<<<<
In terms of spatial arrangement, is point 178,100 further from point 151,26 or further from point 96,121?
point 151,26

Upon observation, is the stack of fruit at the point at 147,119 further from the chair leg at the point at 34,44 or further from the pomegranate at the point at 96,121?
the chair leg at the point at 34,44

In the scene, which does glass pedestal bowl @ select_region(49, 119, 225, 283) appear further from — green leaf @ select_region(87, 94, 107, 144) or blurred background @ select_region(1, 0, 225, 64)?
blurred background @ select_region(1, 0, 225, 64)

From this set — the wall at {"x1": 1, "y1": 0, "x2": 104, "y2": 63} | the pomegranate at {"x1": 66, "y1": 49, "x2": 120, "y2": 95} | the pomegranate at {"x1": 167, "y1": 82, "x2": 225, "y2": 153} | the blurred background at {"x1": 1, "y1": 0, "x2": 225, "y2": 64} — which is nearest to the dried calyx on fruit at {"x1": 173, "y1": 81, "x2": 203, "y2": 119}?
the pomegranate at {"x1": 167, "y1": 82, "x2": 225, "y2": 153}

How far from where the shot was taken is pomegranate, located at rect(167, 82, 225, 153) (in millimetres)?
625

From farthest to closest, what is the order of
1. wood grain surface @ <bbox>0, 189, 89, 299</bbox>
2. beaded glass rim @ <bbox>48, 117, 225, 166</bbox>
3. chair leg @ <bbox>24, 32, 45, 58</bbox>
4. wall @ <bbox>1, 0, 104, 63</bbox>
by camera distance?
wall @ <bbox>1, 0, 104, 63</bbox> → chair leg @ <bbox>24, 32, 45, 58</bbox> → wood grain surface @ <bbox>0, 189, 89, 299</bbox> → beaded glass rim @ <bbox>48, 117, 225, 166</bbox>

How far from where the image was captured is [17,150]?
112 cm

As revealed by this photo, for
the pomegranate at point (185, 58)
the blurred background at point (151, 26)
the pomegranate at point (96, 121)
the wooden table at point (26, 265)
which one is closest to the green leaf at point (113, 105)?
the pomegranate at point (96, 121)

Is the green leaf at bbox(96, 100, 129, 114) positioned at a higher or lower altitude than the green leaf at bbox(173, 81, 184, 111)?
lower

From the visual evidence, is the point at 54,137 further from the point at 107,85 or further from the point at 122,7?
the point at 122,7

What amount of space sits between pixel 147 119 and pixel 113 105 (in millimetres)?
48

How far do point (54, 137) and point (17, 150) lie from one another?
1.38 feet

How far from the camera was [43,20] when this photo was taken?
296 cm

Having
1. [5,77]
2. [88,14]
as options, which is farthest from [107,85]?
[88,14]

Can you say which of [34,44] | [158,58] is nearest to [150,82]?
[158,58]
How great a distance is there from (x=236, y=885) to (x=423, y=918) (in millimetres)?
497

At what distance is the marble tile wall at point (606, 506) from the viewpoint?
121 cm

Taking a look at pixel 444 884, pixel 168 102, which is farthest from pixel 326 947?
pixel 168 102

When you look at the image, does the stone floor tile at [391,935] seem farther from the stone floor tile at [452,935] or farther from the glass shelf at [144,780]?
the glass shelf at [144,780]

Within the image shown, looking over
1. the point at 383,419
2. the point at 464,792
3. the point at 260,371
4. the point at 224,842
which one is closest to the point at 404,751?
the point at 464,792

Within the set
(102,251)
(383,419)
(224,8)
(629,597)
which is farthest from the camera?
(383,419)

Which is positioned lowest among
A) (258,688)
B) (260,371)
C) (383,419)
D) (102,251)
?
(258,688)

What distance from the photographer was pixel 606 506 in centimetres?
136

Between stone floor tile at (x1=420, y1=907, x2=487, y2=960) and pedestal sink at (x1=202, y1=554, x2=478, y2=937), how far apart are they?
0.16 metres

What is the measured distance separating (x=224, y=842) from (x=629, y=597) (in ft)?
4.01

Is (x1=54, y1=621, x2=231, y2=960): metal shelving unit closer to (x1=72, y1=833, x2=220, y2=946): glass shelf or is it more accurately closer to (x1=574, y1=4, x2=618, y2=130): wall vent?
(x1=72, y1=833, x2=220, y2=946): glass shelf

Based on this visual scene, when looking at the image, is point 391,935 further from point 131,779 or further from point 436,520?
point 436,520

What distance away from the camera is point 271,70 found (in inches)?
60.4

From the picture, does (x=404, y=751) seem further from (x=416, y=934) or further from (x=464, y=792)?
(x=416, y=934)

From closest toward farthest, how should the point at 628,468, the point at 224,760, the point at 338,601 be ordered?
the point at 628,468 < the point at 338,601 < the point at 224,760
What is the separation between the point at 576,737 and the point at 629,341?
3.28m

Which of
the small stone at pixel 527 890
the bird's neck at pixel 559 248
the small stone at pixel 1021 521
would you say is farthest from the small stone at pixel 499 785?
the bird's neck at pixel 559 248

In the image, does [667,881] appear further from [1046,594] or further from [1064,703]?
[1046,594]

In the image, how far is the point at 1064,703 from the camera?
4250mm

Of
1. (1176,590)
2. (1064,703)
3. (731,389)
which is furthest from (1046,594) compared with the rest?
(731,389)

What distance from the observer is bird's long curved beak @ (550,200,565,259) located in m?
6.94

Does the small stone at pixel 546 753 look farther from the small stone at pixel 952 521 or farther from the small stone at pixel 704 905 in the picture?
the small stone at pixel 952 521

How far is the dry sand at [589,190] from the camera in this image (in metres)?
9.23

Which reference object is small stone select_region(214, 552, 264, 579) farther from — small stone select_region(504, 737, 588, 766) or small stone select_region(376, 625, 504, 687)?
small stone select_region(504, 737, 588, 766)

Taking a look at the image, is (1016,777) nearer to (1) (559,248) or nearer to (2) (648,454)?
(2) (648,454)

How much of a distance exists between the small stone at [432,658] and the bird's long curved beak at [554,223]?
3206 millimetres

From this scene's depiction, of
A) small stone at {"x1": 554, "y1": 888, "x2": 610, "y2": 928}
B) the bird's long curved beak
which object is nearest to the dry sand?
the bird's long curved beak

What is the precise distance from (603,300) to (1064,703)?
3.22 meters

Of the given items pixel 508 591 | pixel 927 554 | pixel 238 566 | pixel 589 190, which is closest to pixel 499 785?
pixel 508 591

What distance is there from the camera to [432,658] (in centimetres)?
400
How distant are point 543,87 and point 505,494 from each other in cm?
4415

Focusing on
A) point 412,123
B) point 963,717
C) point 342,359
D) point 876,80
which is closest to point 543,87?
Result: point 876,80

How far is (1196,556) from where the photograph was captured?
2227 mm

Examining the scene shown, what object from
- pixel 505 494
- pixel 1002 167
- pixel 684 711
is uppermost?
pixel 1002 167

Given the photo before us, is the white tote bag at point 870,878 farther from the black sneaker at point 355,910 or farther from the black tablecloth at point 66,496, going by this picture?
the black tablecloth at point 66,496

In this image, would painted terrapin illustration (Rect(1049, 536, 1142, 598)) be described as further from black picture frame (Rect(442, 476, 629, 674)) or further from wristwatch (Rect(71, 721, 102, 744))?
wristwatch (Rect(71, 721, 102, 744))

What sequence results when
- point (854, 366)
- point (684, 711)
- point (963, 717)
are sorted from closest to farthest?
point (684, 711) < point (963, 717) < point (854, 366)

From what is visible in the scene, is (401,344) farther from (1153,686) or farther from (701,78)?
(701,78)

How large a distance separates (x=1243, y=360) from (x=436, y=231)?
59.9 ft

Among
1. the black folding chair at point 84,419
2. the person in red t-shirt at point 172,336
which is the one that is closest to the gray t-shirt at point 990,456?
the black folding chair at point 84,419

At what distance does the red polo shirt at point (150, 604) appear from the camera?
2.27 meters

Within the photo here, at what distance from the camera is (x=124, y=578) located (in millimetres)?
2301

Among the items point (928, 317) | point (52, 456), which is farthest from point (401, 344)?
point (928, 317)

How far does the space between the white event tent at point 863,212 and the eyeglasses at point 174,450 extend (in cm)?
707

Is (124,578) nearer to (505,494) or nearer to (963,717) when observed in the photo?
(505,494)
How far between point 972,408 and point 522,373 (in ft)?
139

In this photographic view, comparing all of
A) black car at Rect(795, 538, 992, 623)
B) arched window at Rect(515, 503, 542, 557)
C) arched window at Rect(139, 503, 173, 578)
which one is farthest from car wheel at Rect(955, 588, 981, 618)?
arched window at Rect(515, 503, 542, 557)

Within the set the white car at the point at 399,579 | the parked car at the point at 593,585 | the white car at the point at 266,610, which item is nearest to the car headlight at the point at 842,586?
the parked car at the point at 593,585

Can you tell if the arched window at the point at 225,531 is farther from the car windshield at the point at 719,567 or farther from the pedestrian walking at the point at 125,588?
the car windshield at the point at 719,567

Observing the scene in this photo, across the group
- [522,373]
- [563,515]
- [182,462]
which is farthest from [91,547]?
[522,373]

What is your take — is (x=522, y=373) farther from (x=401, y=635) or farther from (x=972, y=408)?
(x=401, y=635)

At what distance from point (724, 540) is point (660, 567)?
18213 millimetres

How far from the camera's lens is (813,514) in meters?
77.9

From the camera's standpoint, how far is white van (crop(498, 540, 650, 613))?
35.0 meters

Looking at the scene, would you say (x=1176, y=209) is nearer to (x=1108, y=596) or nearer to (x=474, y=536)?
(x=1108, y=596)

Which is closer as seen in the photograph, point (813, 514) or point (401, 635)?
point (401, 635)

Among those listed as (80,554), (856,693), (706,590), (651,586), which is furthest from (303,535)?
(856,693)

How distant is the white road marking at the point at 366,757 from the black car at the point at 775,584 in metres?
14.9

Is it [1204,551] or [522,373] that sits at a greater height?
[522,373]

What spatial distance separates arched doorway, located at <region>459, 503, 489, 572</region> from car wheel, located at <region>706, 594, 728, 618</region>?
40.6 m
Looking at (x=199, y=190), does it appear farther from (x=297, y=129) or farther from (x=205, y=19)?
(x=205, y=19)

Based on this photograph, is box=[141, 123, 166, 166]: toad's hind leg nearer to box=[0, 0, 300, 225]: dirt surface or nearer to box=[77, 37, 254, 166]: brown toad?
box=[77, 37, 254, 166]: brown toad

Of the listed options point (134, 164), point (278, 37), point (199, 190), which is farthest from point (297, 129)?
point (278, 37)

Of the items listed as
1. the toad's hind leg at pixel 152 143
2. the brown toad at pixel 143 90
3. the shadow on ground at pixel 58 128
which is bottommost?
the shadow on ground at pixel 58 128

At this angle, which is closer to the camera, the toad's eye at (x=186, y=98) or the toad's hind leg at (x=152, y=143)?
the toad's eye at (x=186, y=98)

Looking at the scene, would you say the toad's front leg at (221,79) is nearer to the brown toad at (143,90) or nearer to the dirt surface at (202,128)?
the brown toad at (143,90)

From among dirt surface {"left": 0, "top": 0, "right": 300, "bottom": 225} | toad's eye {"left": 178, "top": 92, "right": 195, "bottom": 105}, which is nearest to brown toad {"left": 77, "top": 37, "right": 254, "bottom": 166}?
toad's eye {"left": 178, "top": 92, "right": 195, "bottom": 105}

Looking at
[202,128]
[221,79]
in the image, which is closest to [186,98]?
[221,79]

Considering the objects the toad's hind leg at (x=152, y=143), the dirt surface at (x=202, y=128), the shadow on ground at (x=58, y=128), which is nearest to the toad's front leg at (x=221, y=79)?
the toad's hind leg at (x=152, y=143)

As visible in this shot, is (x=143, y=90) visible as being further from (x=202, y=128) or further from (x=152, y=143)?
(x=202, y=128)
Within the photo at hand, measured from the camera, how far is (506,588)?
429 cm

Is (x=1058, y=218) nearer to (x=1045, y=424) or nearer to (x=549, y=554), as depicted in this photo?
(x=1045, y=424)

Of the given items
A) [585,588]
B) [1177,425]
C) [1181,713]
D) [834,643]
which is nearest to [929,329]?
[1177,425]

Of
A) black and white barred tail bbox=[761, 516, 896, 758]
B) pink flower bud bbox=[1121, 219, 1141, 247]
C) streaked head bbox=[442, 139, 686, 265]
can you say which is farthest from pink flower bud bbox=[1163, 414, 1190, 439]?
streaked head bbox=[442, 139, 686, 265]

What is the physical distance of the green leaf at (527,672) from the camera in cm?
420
>>>>
STATED GOAL
Output an exact copy of the lines beginning at the one that holds "At this angle, which" and running through the final line of the records.

RESULT
At this angle, which is closer to the camera, the toad's eye at (x=186, y=98) or the toad's hind leg at (x=152, y=143)?
the toad's eye at (x=186, y=98)

Looking at the scene, would you say the toad's front leg at (221,79) is nearer to the brown toad at (143,90) or nearer to the dirt surface at (202,128)?
the brown toad at (143,90)

From among dirt surface {"left": 0, "top": 0, "right": 300, "bottom": 225} | toad's eye {"left": 178, "top": 92, "right": 195, "bottom": 105}, which is nearest to brown toad {"left": 77, "top": 37, "right": 254, "bottom": 166}?
toad's eye {"left": 178, "top": 92, "right": 195, "bottom": 105}

Looking at
[202,128]
[221,79]
in the image, which is closest to [186,98]?
[221,79]

Considering the objects the toad's hind leg at (x=152, y=143), the dirt surface at (x=202, y=128), the shadow on ground at (x=58, y=128), which is nearest to the toad's front leg at (x=221, y=79)?
the toad's hind leg at (x=152, y=143)

As visible in this shot, is (x=143, y=90) visible as being further from (x=202, y=128) or further from (x=152, y=143)?
(x=202, y=128)
Within the photo at hand, measured from the camera, how far is (506,588)?
429 cm

Is (x=1058, y=218) nearer to (x=1045, y=424) or nearer to (x=549, y=554), as depicted in this photo?
(x=1045, y=424)

Of the given items
A) [585,588]
B) [1177,425]
C) [1181,713]
D) [834,643]
which is nearest to [929,329]?
[1177,425]

Of
A) black and white barred tail bbox=[761, 516, 896, 758]
B) pink flower bud bbox=[1121, 219, 1141, 247]
C) streaked head bbox=[442, 139, 686, 265]
can you say which is farthest from pink flower bud bbox=[1163, 414, 1190, 439]?
streaked head bbox=[442, 139, 686, 265]

What is the physical distance of the green leaf at (527,672) from the camera in cm?
420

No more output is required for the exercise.